Academy Finds Real Success in Virtual Form, Garners Sustaining Funding

By Ben Boulden

The NCPA Foundation-UAMS Pharmacy Ownership and Leadership Academy is a real-world example of the adaptability businesses like pharmacies have made to adjust to the COVID-19 global pandemic. The academy completely restructured itself by changing its schedule, moving its class sessions online and rethinking almost everything.

“It was much better than I expected it to be virtually,” academy student Kayla Olson said. “They’ve done a good job of making it the best it could be. They have made it as interactive as possible with the same information we would have gotten in person.” Olson is a third-year student at Southwest Oklahoma State University College of Pharmacy in Weatherford.

In only its second year, the academy also is getting noticed and winning significant financial support. Donors have contributed to an endowment to provide sustainable funding for the academy into the future. In addition to $100,000 from the college, the National Community Pharmacy Association Foundation earlier this year gave $250,000 to the endowment and First Financial Bank of El Dorado another $75,000. The goal is to raise $500,000.

The first academy offered in 2019 was a week-long series of sessions and workshops focused on the fundamentals of pharmacy ownership and leadership. Its curriculum was specifically designed to prepare students and equip them with the tools they need to be successful, independent pharmacy owners.

Instead, the 2020 academy spread its five online class sessions over several months, starting in August and concluding with its last class on Nov. 21.

Seth Heldenbrand, Pharm.D., the college’s associate dean for experiential education, organized and led the first and second academies with help from Schwanda Flowers, Pharm.D., adjunct associate professor. He said going virtual did offer one advantage, not having to cover expenses like meals meant it was possible to expand the number of participating students from 20 or 30 to 55.

Students were surveyed as to the best times for each online session, and the classes were recorded for later viewing online if an academy student couldn’t attend one when it streamed live.

“We tried to fit all the content we could into some long, extended Zoom classes,” Heldenbrand said. “We know how tiring that can be, so we tried to space it out.”

Topics like emotional intelligence, leadership, business planning and finance were relatively simple ones to adapt to virtual presentations.
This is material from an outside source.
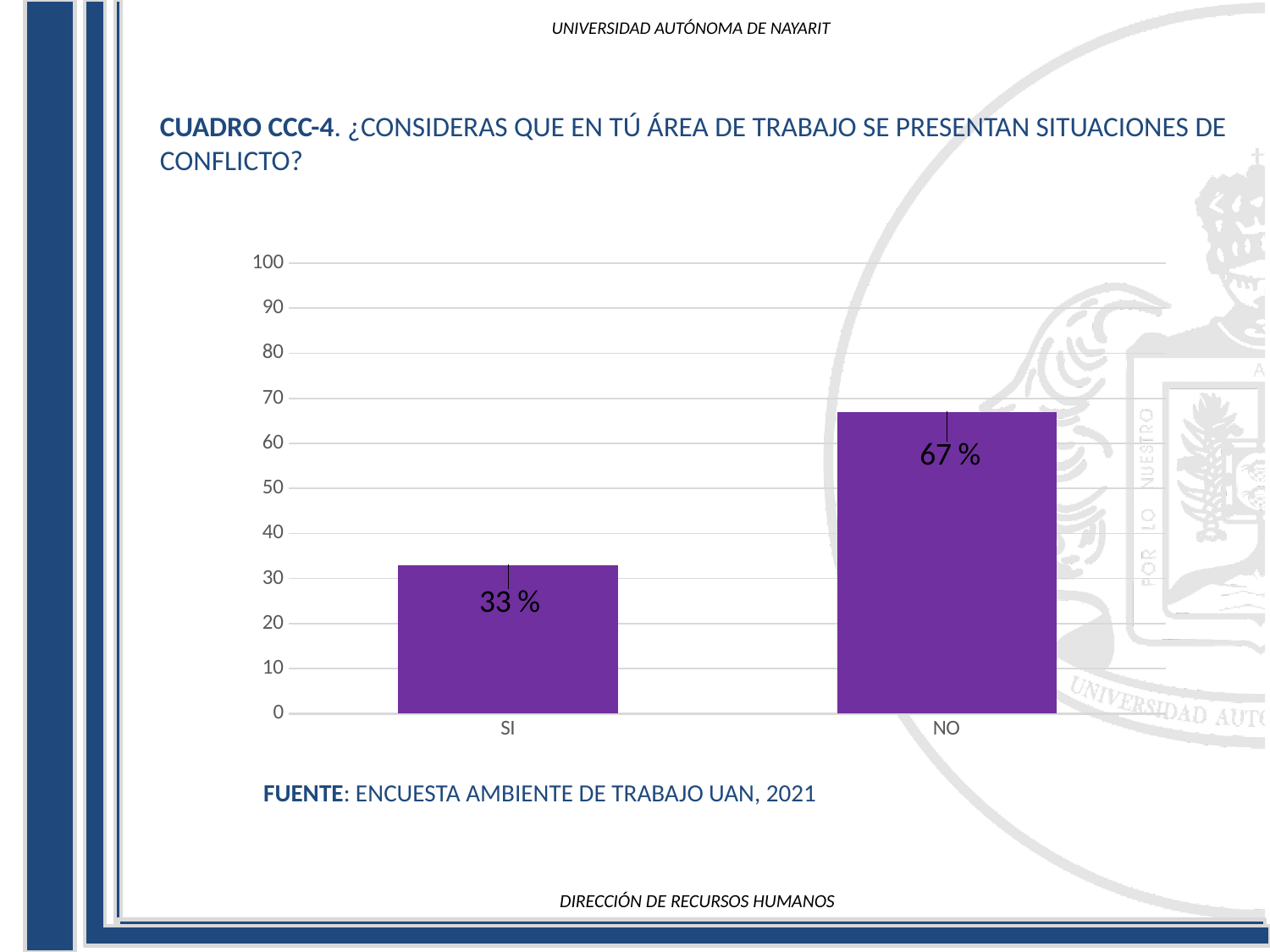
How many categories are shown on the x axis? 2 Which category has the lowest value? SI What is the difference between the values for NO and SI? 34 % What is the value for NO? 67 % Is the value for SI greater or less than 40? less What is the value for SI? 33 % Is the value for NO greater or less than 50? greater What source is cited below the chart? ENCUESTA AMBIENTE DE TRABAJO UAN, 2021 What is the maximum value shown on the y axis? 100 Which is larger, the value for SI or the value for NO? NO Which category has the highest value? NO What kind of chart is shown on the slide? bar chart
An important component of the 2019 academy, too, pharmacy owners took part in each session, making their own online presentations then giving almost equal time to an extended question-and-answer discussion.

Team building just wasn’t sustainable in the same way and networking was a challenge, Heldenbrand said. Students from California and Florida to Pennsylvania and Wyoming still signed up and nevertheless managed to find value in those areas of the academy.

“I didn’t expect to take new relationships away from the virtual setting,” Brianne Kirchgessner said. “When I heard it was going online, I expected it to be a seminar-based thing. I still was able to form connections. Down the road, when we can return to in-person events, I’m looking forward to seeing some of these people in person.”

Kirchgessner also is third-year student at Southwest Oklahoma State University College of Pharmacy.

Both Olson and Kirchgessner felt learning from pharmacy owners during the Q&A’s was especially rewarding for them. The owners shared their contact information and were very open to emailed questions from students after the class, too, Olson said.

Ownership had been a motivating factor for Olson in pursuing a career in pharmacy, but she had become unsure about it and had been considering other paths.

“Seeing pharmacy owners successful and happy in their businesses has revived that for me,” Olson said. “I had moved on to the fence a little bit. POLA has changed that for the better.”

Heldenbrand said he felt the academy succeeded despite the obstacles the pandemic created, but like almost everyone he’s looking forward to the day the pandemic is over and the academy can return to in-person education. He’s especially excited about what the growing endowment means for the future.

“That is going to generate money to train students across the nation and get them the skills they will need to purchase a pharmacy when they get out of school,” Heldenbrand said. “That’s what I am most proud of because it will enable the college to offer the academy in perpetuity long after I’m retired and gone.”